- **Document**
........

De tout temps, l’être humain s’est interrogé sur les raisons de son existence terrestre, son origine, son sentiment de vertige face à l’immensité cosmique, le destin de ses proches disparus, son propre destin après la mort, etc. Dans les moments de souffrance, de deuil, de perte, de guerre, le recours à la spiritualité s’avère pour nombre de nos contemporain-e-s un élément primordial permettant de puiser des forces nécessaires à la survie. En temps de paix, il peut aussi constituer une boussole, un référent à la fois singulier et pluriel, personnel et commun. Les religions sont, suivant les circonstances, instruments d’oppression ou de libération, d’avilissement ou d’élévation. Elles se sont constituées en cultures. Selon l’Unesco, «la culture englobe, outre les arts et les lettres, les modes de vie, les droits fondamentaux de l’être humain, les systèmes de valeurs, les traditions et les croyances».

Le 10 février, les Genevois-e-s seront amené-e-s à se prononcer pour ou contre la loi sur la laïcité de l’Etat, bombe à retardement enclenchée par Pierre Maudet, du temps de sa superbe, et désormais prête à l’allumage. Malgré les casseroles qui suivent le conseiller d’Etat et l’ostracisme dont il fait l’objet dans son propre camp, son parti entend bien le suivre sur ce terrain et soutenir cette loi qui aura comme conséquence directe – entre autres – de sortir de la fonction publique les femmes musulmanes qui porte le hijab. Malgré les petits meurtres entre amis, les grands principes rassemblent toujours à droite.

Alors que la paix civile et religieuse fonctionne parfaitement en Suisse, Genève deviendrait, si la loi passait, le canton le plus répressif en matière de liberté affichée de croyance. Cette loi serait un facteur assumé de division entre les citoyen-ne-s, plus gravement encore que la fameuse loi sur les minarets fomentée par l’UDC. Quel besoin Genève a-t-elle de se doter d’une loi qui divise, quand les lois actuelles fonctionnent et garantissent la paix publique? Se pose la question du sempiternel bouc émissaire, sorti toujours opportunément du chapeau pour faire oublier les turpitudes ponctuelles et les agendas politiques vaseux.

........

- **Consigne**
Pouvez-vous recopier le passage du texte sur la loi genevoise sur la laïcité situé entre « Le 10 février, les » et « toujours à droite. », inclus, en remplaçant « hijab » par « voile » ? La liste ci-dessous provient d'une autre source.

[Données de segmentation]
........

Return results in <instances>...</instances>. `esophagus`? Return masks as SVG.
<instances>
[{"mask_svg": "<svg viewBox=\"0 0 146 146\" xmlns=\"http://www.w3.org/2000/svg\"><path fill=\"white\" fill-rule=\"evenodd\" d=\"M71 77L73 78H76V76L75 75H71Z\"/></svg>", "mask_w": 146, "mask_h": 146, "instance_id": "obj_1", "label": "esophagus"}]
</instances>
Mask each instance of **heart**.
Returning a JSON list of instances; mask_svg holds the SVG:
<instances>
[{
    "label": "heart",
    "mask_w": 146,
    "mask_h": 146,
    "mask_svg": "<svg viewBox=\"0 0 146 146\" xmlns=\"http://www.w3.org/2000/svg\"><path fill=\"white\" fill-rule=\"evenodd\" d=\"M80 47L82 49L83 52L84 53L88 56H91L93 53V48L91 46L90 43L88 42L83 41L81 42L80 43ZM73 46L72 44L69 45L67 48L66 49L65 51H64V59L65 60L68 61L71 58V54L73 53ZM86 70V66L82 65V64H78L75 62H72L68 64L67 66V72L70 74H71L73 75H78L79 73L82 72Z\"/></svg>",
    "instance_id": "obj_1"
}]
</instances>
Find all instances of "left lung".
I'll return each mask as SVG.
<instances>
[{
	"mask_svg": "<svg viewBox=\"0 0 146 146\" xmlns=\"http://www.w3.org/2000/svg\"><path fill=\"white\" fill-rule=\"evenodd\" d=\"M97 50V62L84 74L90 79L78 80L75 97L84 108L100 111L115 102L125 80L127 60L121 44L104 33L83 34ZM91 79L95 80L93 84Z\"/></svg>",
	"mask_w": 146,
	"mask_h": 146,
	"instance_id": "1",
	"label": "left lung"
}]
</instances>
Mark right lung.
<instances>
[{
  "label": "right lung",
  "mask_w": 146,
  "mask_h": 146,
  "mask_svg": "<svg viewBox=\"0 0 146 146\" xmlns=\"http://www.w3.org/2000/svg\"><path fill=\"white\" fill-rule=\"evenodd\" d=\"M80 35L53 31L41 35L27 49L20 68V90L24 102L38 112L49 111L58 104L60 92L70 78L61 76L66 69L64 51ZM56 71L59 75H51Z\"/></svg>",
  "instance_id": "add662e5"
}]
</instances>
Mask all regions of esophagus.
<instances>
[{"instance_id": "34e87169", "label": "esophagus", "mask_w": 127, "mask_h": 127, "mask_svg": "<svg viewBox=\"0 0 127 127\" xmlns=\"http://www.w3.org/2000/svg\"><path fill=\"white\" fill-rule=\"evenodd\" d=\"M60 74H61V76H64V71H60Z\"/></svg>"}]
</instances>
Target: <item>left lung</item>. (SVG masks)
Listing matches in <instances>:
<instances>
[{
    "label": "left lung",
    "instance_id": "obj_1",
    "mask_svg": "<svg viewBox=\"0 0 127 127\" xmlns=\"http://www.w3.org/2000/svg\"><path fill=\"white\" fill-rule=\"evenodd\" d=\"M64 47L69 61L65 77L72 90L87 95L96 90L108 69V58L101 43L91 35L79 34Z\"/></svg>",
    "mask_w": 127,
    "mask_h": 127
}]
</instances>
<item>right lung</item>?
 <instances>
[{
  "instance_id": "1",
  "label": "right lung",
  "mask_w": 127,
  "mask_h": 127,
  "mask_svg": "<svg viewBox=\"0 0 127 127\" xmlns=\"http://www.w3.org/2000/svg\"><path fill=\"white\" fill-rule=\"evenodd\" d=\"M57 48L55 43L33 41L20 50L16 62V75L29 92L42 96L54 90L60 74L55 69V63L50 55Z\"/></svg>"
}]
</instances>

........

- **Réponse complète**
Le 10 février, les Genevois-e-s seront amené-e-s à se prononcer pour ou contre la loi sur la laïcité de l’Etat, bombe à retardement enclenchée par Pierre Maudet, du temps de sa superbe, et désormais prête à l’allumage. Malgré les casseroles qui suivent le conseiller d’Etat et l’ostracisme dont il fait l’objet dans son propre camp, son parti entend bien le suivre sur ce terrain et soutenir cette loi qui aura comme conséquence directe – entre autres – de sortir de la fonction publique les femmes musulmanes qui porte le voile. Malgré les petits meurtres entre amis, les grands principes rassemblent toujours à droite.